連載
#25 #令和の専業主婦
介護で制限、体力ギリギリ…〝106万の壁〟撤廃、反対理由に「時間」
「働き損」の回避、難しい人とは
「年収の壁」について、国での議論が進む中、「壁」を意識して労働時間を調整してきた人たちはいま、どのようなことを考えているのでしょうか。人材系の企業が700人以上の主婦に実施した意識調査では、「106万円の壁」の撤廃に49%が賛成しているという結果に。一方、「反対」と答えた22%の理由とは――。
パートタイム労働などをする主婦・主夫層への調査を行っているしゅふJOB総研では、昨年11月末から12月初旬にかけて、「106万円の壁」についてのインターネット調査を実施。715人が回答しました。
106万円の壁とは、従業員数(厚生年金保険の被保険者数)が51人以上の企業で、週20時間以上勤務し月収8万8千円以上の従業員に対し、健康保険や厚生年金保険などの社会保険への加入義務が発生するもの。8万8千円に12(カ月)をかけると、およそ106万円となるため、「106万円の壁」と呼ばれます。

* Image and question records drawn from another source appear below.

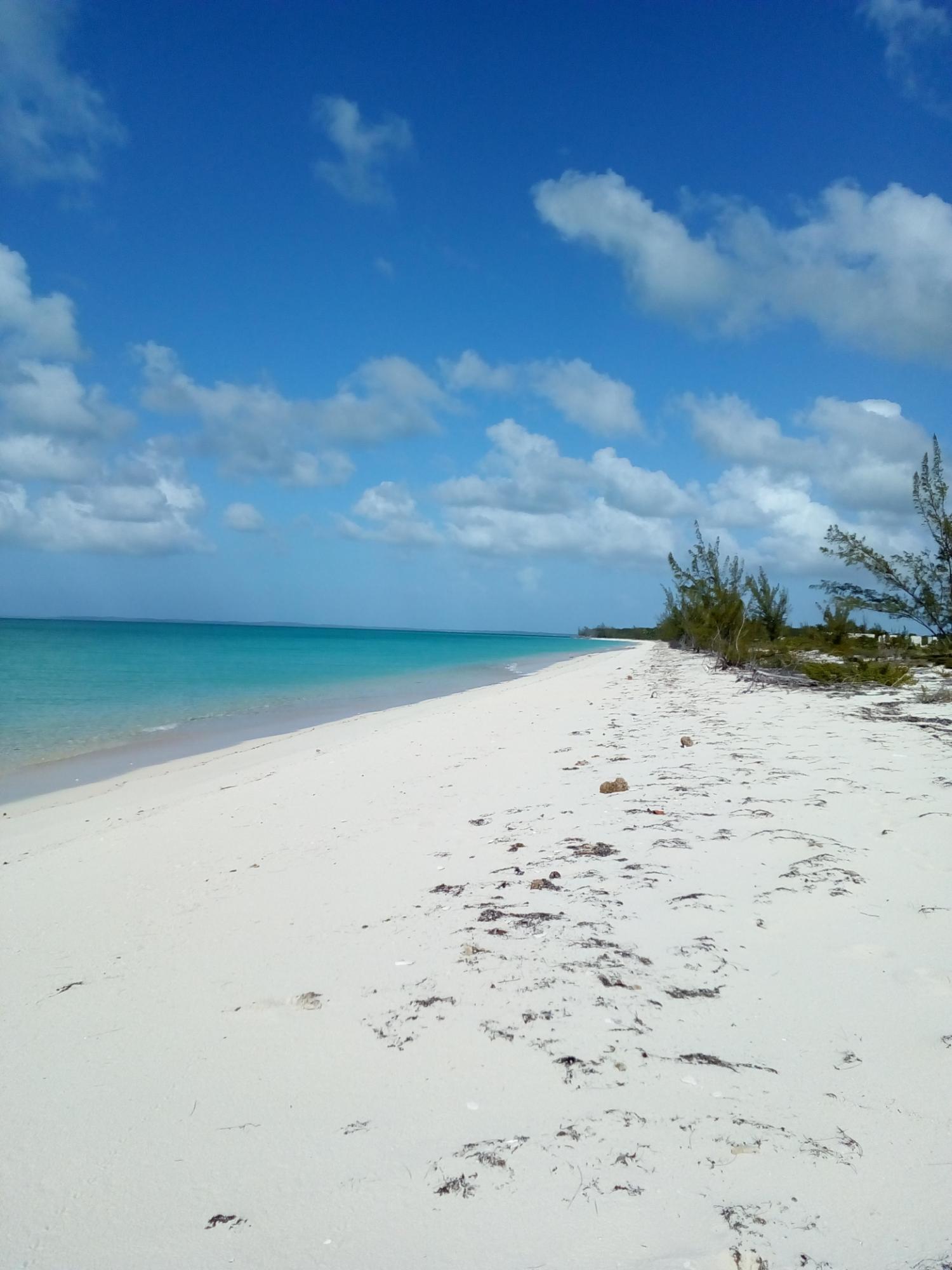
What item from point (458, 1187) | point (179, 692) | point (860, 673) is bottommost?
point (179, 692)

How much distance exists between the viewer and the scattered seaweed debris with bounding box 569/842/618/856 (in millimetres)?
4348

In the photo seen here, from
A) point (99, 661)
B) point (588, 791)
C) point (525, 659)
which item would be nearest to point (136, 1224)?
point (588, 791)

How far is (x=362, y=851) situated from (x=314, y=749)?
5847 millimetres

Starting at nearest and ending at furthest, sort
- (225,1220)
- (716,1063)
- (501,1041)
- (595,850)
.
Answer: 1. (225,1220)
2. (716,1063)
3. (501,1041)
4. (595,850)

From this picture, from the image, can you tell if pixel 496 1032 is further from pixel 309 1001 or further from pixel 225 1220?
pixel 225 1220

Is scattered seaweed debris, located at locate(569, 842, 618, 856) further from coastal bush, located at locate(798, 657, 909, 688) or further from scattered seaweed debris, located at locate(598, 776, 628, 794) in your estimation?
coastal bush, located at locate(798, 657, 909, 688)

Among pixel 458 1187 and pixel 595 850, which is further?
pixel 595 850

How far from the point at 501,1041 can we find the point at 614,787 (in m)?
3.49

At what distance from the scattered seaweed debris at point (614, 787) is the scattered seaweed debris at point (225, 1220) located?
4322 millimetres

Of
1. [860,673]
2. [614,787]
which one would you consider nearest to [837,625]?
[860,673]

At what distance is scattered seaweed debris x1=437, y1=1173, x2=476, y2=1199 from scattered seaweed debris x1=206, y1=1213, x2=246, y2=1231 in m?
0.50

106万円を超えて社会保険に加入し、その分の手取りが減少するのを避けるため、従業員側は就労時間を調整している現状もあります。
調査では、「規模要件や収入要件を撤廃し、社会保険の適用範囲を拡大することについてどう思うか」と質問。「大いに賛成」と「どちらかといえば賛成」を合わせて49%が「賛成」の意思を持っていることがわかりました。
一方、「どちらかといえば反対」と「大いに反対」を合わせると、22.4%が「反対」と答えました。
調査では、社会保険の適用範囲が拡大し、年収の壁の中でも「106万円の壁」が撤廃された場合に想定される、働く状況の変化(複数回答可)も質問。
拡大に「賛成」と答えた人の中で、最も多く挙げられたのが「いまより年収を上げたくなる」(47.3%)、2番目に多かったのは「いまより労働時間を増やしたくなる」(37.9%)、3番目に多かったのは「仕事をする際の希望に影響はない」(24.5%)でした。
この結果について総研の研究顧問・川上敬太郎さんは「賛成の人は就業へのポジティブな影響がより顕著になったものの、反対の人は『働きたいと思わなくなる』『今より労働時間を減らしたくなる』など就業へのネガティブな影響がより顕著になり二極化する様子がくっきりと表れています」とコメントします。
社会保険の加入条件をめぐっては、106万円の収入要件をなくすことが検討されている一方で、現状ではこれまでのところ「週20時間以上」という時間要件の変更については議論が聞かれません。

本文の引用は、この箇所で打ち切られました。